Il y a un autre changement encore plus important. Le monde d'hier était dominé par les États-Unis – même dans l'affrontement avec l'Union Soviétique, la domination du monde capitaliste était une domination américaine sans partage. L'effondrement de la finance américaine, sauvée (pour l'instant) par l'État est l'expression la plus évidente de ce « déclin de l'empire américain » analysé depuis plusieurs années (voir notamment Après l'empire d'Emmanuel Todd). Au-delà des extravagances financières, le problème des États-Unis tient tout simplement en une formule, schématique, mais utile : la Chine produit et grâce à ses bénéfices prête aux USA de quoi acheter les produits chinois. D'ores et déjà les institutions financières chinoises jouent un rôle majeur et on espère d'elles qu'elles contribueront à sauver non seulement « Freddie » et « Mae » mais tous les autres. À côté de la Chine, il y a l'Inde, mais aussi ce qui se passe en Amérique du Sud. Les révolutionnaires du quartier latin espèrent la résurrection du « marxisme naturel » et un nouveau Guevara. Mais ce qui se passe là-bas est tout autre chose : l'affirmation de puissances nationales qui veulent s'affranchir de la tutelle des USA. Un accord Brésil-Argentine vient d'être signé qui permet à ces deux pays de régler leurs échanges en monnaie nationale et non plus en dollar et c'est un pas décisif qui vient d'être fait. Au-delà des différences de style et de discours (et l'histoire montrera sans doute qu'il n'y a guère plus que des différences de style et de discours), ce qui unit Lula, Kirchner, Morales ou Chavez, c'est l'affirmation d'un capitalisme national qui revendique ses droits face à la puissance états-unienne. On peut utiliser les nationalisations (avec indemnisation !) comme Chavez ou d'autres moyens comme Lula et Mme Kirchner, mais l'objectif est le même. Notons en passant que le seul pays d'Amérique Latine demeuré dans l'orbite politique et financière des USA est le Chili dirigé par une sociale-démocrate patentée, soutenue chaudement par le PS français (qui par ailleurs boude les « populistes » de Bolivie, d'Équateur ou du Venezuela).

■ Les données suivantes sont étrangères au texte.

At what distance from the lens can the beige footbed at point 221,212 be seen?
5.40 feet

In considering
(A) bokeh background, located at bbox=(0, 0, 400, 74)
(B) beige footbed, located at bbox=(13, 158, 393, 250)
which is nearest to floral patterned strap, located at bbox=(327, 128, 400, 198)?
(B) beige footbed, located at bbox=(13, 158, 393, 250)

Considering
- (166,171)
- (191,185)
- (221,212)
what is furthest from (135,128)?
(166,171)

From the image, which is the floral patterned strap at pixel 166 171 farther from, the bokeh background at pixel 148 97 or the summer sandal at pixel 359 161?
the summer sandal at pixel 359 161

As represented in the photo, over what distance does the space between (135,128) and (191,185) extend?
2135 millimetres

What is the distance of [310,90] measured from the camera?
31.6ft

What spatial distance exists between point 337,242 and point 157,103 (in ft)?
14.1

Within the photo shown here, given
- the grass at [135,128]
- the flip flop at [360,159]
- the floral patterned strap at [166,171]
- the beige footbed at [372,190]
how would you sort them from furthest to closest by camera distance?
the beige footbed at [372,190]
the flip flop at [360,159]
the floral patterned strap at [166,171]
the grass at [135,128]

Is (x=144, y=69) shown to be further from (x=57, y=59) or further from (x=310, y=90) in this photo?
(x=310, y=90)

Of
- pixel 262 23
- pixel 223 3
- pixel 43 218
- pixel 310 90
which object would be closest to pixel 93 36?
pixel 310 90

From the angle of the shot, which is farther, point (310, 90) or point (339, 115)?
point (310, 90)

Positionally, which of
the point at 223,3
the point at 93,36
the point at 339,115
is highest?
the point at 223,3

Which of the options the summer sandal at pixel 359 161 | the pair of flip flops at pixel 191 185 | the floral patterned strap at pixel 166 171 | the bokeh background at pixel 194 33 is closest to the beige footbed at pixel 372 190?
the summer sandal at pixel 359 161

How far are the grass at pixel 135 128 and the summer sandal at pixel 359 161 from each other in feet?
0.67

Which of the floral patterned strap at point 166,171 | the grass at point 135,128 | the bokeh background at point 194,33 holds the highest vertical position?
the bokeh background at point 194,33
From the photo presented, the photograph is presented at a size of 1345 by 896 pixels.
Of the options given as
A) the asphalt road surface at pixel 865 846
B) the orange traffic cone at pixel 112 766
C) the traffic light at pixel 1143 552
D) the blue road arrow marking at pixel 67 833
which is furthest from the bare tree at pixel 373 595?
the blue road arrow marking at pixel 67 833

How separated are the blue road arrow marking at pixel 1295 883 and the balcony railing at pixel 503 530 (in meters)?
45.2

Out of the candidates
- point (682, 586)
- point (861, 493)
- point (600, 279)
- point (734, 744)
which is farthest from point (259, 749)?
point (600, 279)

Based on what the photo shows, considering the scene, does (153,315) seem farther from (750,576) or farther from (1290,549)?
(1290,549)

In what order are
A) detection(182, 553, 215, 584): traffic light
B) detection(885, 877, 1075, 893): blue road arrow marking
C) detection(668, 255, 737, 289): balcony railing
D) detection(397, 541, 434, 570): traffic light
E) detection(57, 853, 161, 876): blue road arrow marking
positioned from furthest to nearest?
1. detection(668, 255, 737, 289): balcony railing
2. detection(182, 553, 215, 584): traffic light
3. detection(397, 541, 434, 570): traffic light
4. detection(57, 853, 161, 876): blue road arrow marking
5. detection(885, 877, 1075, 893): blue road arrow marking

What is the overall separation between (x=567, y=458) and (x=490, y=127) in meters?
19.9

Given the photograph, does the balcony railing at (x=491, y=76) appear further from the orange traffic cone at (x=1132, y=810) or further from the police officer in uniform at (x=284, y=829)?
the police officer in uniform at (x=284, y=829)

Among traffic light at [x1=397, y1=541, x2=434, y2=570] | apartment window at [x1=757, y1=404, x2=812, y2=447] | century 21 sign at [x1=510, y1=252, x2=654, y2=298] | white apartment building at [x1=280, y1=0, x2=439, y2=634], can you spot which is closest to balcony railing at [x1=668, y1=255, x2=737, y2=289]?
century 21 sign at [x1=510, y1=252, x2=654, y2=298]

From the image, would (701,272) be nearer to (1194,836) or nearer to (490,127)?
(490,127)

Pour que les choses soient claires : que Chavez ne soit pas un communiste révolutionnaire ou un marxiste naturel mais bien un défenseur d'une bourgeoisie nationale en voie de consolidation n'empêche nullement qu'on le soutienne contre les USA, car il n'est pas d'émancipation sociale possible sans l'émancipation nationale. L'affaiblissement de l'empire, l'affirmation des nations, c'est comme ça que l'Europe a commencé au Moyen Âge. Et ce sont des processus historiques identiques qui se produisent aujourd'hui de Pékin à Buenos Aires.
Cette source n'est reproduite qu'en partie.